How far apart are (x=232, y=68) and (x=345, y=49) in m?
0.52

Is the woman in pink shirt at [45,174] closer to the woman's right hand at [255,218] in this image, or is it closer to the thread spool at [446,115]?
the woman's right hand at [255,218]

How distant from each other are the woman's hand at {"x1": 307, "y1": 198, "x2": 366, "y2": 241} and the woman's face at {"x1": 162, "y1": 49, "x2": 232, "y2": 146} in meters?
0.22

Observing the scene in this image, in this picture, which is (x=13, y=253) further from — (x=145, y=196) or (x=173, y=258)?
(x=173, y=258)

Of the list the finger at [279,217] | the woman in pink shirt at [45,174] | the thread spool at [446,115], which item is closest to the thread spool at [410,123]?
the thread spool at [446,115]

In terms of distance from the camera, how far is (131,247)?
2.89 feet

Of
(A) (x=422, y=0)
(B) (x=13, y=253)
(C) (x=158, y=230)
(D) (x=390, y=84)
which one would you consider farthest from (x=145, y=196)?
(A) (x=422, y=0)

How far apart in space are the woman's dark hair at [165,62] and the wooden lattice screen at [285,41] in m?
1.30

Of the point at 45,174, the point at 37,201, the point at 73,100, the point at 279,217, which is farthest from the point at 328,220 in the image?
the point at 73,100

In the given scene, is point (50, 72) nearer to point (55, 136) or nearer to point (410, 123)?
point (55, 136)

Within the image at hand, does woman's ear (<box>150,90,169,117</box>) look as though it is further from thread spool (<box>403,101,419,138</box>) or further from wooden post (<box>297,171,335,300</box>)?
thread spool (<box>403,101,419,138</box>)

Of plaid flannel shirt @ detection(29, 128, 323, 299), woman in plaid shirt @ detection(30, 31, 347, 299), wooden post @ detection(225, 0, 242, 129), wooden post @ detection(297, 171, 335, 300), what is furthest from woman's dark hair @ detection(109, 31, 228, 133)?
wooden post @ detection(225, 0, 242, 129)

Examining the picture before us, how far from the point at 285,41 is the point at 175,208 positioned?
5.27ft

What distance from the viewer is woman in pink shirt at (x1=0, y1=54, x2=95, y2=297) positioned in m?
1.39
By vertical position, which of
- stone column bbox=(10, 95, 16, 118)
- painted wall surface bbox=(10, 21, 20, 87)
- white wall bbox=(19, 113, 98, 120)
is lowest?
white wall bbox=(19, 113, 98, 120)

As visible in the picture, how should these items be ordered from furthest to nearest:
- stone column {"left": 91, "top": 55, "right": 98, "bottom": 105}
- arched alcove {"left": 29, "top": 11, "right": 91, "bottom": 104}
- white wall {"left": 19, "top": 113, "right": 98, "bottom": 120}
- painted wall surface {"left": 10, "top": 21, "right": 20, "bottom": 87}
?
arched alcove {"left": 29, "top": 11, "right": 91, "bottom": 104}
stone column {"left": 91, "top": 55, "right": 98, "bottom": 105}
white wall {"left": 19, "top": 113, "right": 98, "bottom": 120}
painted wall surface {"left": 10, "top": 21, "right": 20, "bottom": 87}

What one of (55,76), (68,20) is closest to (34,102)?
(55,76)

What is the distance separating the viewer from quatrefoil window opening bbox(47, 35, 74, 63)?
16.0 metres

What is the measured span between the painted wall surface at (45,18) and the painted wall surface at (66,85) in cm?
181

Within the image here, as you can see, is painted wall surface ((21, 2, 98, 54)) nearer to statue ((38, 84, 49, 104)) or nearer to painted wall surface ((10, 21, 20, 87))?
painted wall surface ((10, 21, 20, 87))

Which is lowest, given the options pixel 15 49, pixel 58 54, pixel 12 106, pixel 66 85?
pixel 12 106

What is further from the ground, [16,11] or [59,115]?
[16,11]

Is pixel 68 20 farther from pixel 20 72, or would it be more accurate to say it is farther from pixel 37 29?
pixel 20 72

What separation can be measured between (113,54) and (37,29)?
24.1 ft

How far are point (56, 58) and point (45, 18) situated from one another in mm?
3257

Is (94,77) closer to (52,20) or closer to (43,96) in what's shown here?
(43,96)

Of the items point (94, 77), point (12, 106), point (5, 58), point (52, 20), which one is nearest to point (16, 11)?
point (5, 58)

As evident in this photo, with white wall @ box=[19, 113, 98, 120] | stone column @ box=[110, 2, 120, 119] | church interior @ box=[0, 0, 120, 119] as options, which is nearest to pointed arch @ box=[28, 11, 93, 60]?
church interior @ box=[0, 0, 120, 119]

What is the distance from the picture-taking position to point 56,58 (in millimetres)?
====
▸ **What is expected**: Copy out the entries word for word, starting at the line that contains "Is pixel 68" and continuing through the last line of the entries, with both of those lines included.

▸ **Answer**:
Is pixel 68 20 farther from pixel 20 72, or would it be more accurate to say it is farther from pixel 37 29?
pixel 20 72

What separation can be measured between (113,54) and (37,29)?
24.1 ft

How far are point (56, 58) and point (45, 18) situated from one another in mm?
3257

Is (94,77) closer to (52,20) or closer to (43,96) in what's shown here?
(43,96)

Of the items point (94, 77), point (12, 106), point (5, 58), point (52, 20), which one is nearest to point (16, 11)?
point (5, 58)

As evident in this photo, with white wall @ box=[19, 113, 98, 120] | stone column @ box=[110, 2, 120, 119] | church interior @ box=[0, 0, 120, 119] as options, which is nearest to pointed arch @ box=[28, 11, 93, 60]?
church interior @ box=[0, 0, 120, 119]

What is the distance from the picture-taking position to point 56,58 (in millimetres)?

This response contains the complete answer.